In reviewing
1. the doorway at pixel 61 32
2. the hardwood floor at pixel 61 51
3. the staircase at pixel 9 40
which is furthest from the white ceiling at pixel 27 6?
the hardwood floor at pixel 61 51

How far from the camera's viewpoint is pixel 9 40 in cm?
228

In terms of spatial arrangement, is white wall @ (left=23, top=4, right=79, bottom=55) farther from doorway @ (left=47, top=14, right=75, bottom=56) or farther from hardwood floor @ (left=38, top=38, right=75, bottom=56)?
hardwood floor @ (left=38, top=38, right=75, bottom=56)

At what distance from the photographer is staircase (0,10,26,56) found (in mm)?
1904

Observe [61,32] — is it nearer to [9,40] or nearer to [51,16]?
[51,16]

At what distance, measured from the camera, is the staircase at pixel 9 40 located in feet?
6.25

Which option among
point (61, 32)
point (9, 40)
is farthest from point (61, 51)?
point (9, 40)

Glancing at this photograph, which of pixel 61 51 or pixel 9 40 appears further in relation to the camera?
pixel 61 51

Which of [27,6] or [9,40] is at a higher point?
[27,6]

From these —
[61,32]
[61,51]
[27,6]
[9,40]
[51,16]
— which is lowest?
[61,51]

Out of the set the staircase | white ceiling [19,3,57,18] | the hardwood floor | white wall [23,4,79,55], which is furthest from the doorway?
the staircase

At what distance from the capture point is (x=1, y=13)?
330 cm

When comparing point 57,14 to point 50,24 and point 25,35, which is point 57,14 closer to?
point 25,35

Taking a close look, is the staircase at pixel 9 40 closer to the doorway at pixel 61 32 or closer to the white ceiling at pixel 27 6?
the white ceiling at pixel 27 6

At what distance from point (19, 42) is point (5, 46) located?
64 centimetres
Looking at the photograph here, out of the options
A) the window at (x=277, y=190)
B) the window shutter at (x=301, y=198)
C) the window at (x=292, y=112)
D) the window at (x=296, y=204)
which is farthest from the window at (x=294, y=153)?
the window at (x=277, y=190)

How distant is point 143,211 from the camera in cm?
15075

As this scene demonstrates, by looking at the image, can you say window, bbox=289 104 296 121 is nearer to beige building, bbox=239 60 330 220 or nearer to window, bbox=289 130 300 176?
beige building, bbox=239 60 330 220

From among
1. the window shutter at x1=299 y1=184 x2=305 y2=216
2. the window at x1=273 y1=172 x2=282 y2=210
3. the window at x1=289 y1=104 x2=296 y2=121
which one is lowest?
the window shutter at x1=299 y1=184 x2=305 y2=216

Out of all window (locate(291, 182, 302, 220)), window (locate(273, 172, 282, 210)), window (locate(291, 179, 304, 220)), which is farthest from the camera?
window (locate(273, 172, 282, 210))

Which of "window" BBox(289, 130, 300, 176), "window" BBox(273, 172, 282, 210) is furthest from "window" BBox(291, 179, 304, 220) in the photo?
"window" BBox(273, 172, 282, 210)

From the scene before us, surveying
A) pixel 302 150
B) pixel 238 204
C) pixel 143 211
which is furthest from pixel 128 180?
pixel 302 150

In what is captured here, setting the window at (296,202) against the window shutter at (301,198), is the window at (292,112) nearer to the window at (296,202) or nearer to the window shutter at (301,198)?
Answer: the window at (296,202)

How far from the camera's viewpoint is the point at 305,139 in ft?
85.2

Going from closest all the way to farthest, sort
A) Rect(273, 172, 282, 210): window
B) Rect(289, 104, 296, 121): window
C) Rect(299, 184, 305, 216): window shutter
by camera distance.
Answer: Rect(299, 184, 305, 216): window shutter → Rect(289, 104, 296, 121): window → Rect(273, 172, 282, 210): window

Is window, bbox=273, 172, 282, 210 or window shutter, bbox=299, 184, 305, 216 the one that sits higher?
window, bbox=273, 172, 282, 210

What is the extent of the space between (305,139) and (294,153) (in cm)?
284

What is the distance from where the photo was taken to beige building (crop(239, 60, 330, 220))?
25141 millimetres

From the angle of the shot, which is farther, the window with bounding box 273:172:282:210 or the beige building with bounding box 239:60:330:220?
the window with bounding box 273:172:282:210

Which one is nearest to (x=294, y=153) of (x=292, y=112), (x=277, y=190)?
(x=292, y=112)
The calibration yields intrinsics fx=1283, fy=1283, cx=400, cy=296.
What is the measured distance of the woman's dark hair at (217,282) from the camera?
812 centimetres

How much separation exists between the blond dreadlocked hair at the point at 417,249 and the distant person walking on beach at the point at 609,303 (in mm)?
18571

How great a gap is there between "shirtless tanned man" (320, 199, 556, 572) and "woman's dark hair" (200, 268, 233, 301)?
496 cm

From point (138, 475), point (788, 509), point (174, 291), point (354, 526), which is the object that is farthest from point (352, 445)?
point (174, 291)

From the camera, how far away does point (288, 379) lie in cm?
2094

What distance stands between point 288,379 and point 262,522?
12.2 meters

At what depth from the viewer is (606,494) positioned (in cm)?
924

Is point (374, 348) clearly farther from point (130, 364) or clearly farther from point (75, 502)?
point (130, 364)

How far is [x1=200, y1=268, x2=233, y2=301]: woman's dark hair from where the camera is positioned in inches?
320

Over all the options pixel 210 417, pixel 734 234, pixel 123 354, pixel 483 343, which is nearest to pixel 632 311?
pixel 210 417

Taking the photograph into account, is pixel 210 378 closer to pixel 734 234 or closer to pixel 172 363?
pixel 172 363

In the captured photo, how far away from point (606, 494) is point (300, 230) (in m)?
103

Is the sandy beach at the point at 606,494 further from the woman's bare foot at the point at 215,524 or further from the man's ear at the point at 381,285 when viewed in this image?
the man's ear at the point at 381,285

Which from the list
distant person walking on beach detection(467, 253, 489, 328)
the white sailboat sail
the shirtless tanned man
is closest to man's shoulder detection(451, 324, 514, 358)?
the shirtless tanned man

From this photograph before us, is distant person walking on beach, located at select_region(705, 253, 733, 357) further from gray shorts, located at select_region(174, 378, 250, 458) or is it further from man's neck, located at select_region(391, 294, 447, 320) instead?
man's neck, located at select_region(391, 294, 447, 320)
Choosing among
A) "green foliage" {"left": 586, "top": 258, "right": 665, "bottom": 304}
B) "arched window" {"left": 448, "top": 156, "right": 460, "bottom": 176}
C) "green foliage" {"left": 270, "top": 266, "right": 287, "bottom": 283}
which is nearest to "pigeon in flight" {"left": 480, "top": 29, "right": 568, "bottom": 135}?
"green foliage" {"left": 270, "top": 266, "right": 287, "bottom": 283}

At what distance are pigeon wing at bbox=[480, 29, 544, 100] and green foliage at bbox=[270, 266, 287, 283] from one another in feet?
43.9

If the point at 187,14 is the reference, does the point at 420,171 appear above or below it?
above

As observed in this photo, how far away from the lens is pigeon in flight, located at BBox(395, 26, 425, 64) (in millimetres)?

• What you will do: Reproduce the material above word for word, from its first line through its last, without altering anything.

• Exercise response:
In reviewing
1. the doorway at pixel 61 32
2. the hardwood floor at pixel 61 51
3. the staircase at pixel 9 40
which is furthest from the white ceiling at pixel 27 6?
the hardwood floor at pixel 61 51

How far from the camera's viewpoint is pixel 9 40 in cm?
228

In terms of spatial arrangement, is white wall @ (left=23, top=4, right=79, bottom=55) farther from doorway @ (left=47, top=14, right=75, bottom=56) or farther from hardwood floor @ (left=38, top=38, right=75, bottom=56)?
hardwood floor @ (left=38, top=38, right=75, bottom=56)

At what distance from the photographer is staircase (0,10,26,56) found (in mm)?
1904

Observe [61,32] — is it nearer to [9,40] or nearer to [51,16]?
[51,16]

At what distance, measured from the camera, is the staircase at pixel 9 40 located in feet?
6.25

Which option among
point (61, 32)
point (9, 40)
is farthest from point (61, 51)?
point (9, 40)

Glancing at this photograph, which of pixel 61 51 or pixel 9 40 appears further in relation to the camera?
pixel 61 51

Which of [27,6] or [9,40] is at a higher point?
[27,6]

From these —
[61,32]
[61,51]
[27,6]
[9,40]
[51,16]
— which is lowest?
[61,51]

Out of the set the staircase | white ceiling [19,3,57,18] | the hardwood floor | white wall [23,4,79,55], which is furthest from the doorway?
the staircase

At what distance from the capture point is (x=1, y=13)?
330 cm

When comparing point 57,14 to point 50,24 and point 25,35, which is point 57,14 closer to?
point 25,35

Taking a close look, is the staircase at pixel 9 40 closer to the doorway at pixel 61 32 or closer to the white ceiling at pixel 27 6?
the white ceiling at pixel 27 6

At what distance from point (19, 42) is point (5, 46) located?
64 centimetres
Looking at the photograph here, out of the options
A) the window at (x=277, y=190)
B) the window shutter at (x=301, y=198)
C) the window at (x=292, y=112)
D) the window at (x=296, y=204)
which is farthest from the window at (x=294, y=153)?
the window at (x=277, y=190)

How distant is point 143,211 from the camera in cm?
15075

As this scene demonstrates, by looking at the image, can you say window, bbox=289 104 296 121 is nearer to beige building, bbox=239 60 330 220 or nearer to window, bbox=289 130 300 176?
beige building, bbox=239 60 330 220

From among
1. the window shutter at x1=299 y1=184 x2=305 y2=216
2. the window at x1=273 y1=172 x2=282 y2=210
3. the window at x1=289 y1=104 x2=296 y2=121
which one is lowest?
the window shutter at x1=299 y1=184 x2=305 y2=216

Out of all window (locate(291, 182, 302, 220)), window (locate(273, 172, 282, 210)), window (locate(291, 179, 304, 220)), which is farthest from the camera?
window (locate(273, 172, 282, 210))

Which of "window" BBox(289, 130, 300, 176), "window" BBox(273, 172, 282, 210) is furthest from "window" BBox(291, 179, 304, 220) in the photo?
"window" BBox(273, 172, 282, 210)

From the scene before us, surveying
A) pixel 302 150
B) pixel 238 204
C) pixel 143 211
which is furthest from pixel 128 180?
pixel 302 150

In what is captured here, setting the window at (296,202) against the window shutter at (301,198), is the window at (292,112) nearer to the window at (296,202) or nearer to the window shutter at (301,198)?
Answer: the window at (296,202)

How far from the camera's viewpoint is the point at 305,139 in ft?
85.2

Going from closest all the way to farthest, sort
A) Rect(273, 172, 282, 210): window
B) Rect(289, 104, 296, 121): window
C) Rect(299, 184, 305, 216): window shutter
by camera distance.
Answer: Rect(299, 184, 305, 216): window shutter → Rect(289, 104, 296, 121): window → Rect(273, 172, 282, 210): window

Is window, bbox=273, 172, 282, 210 or window shutter, bbox=299, 184, 305, 216 the one that sits higher?
window, bbox=273, 172, 282, 210

What is the extent of the space between (305,139) and (294,153) (in cm)?
284

What is the distance from where the photo was taken to beige building (crop(239, 60, 330, 220))?
25141 millimetres

From the angle of the shot, which is farther, the window with bounding box 273:172:282:210 or the beige building with bounding box 239:60:330:220?
the window with bounding box 273:172:282:210

Which one is nearest to (x=294, y=153) of (x=292, y=112), (x=277, y=190)?
(x=292, y=112)
The calibration yields intrinsics fx=1283, fy=1283, cx=400, cy=296.
What is the measured distance of the woman's dark hair at (217,282) from the camera?
812 centimetres

How much separation exists between the blond dreadlocked hair at the point at 417,249 and the distant person walking on beach at the point at 609,303 (in mm)?
18571

How great a gap is there between "shirtless tanned man" (320, 199, 556, 572) and "woman's dark hair" (200, 268, 233, 301)?
496 cm

From point (138, 475), point (788, 509), point (174, 291), point (354, 526), which is the object that is farthest from point (352, 445)?
point (174, 291)

From the camera, how far away does point (288, 379) lie in cm?
2094

What distance stands between point 288,379 and point 262,522?
12.2 meters

At what depth from the viewer is (606,494) positioned (in cm)?
924

Is point (374, 348) clearly farther from point (130, 364) or clearly farther from point (75, 502)?
point (130, 364)

How far is [x1=200, y1=268, x2=233, y2=301]: woman's dark hair from where the camera is positioned in inches?
320

Over all the options pixel 210 417, pixel 734 234, pixel 123 354, pixel 483 343, which is nearest to pixel 632 311?
pixel 210 417

Taking the photograph into account, is pixel 210 378 closer to pixel 734 234 or closer to pixel 172 363?
pixel 172 363

In the captured photo, how far away from point (606, 494) is point (300, 230) (in m)?
103

Is the sandy beach at the point at 606,494 further from the woman's bare foot at the point at 215,524 or further from the man's ear at the point at 381,285 when viewed in this image?
the man's ear at the point at 381,285

Which from the list
distant person walking on beach detection(467, 253, 489, 328)
the white sailboat sail
the shirtless tanned man
is closest to man's shoulder detection(451, 324, 514, 358)?
the shirtless tanned man

From this photograph before us, is distant person walking on beach, located at select_region(705, 253, 733, 357) further from gray shorts, located at select_region(174, 378, 250, 458) or is it further from man's neck, located at select_region(391, 294, 447, 320) instead?
man's neck, located at select_region(391, 294, 447, 320)
Choosing among
A) "green foliage" {"left": 586, "top": 258, "right": 665, "bottom": 304}
B) "arched window" {"left": 448, "top": 156, "right": 460, "bottom": 176}
C) "green foliage" {"left": 270, "top": 266, "right": 287, "bottom": 283}
which is nearest to "pigeon in flight" {"left": 480, "top": 29, "right": 568, "bottom": 135}?
"green foliage" {"left": 270, "top": 266, "right": 287, "bottom": 283}

At what distance are pigeon wing at bbox=[480, 29, 544, 100] and green foliage at bbox=[270, 266, 287, 283] from one another in feet?
43.9

If the point at 187,14 is the reference, does the point at 420,171 appear above or below it?
above

As observed in this photo, how far away from the lens is pigeon in flight, located at BBox(395, 26, 425, 64) (in millimetres)?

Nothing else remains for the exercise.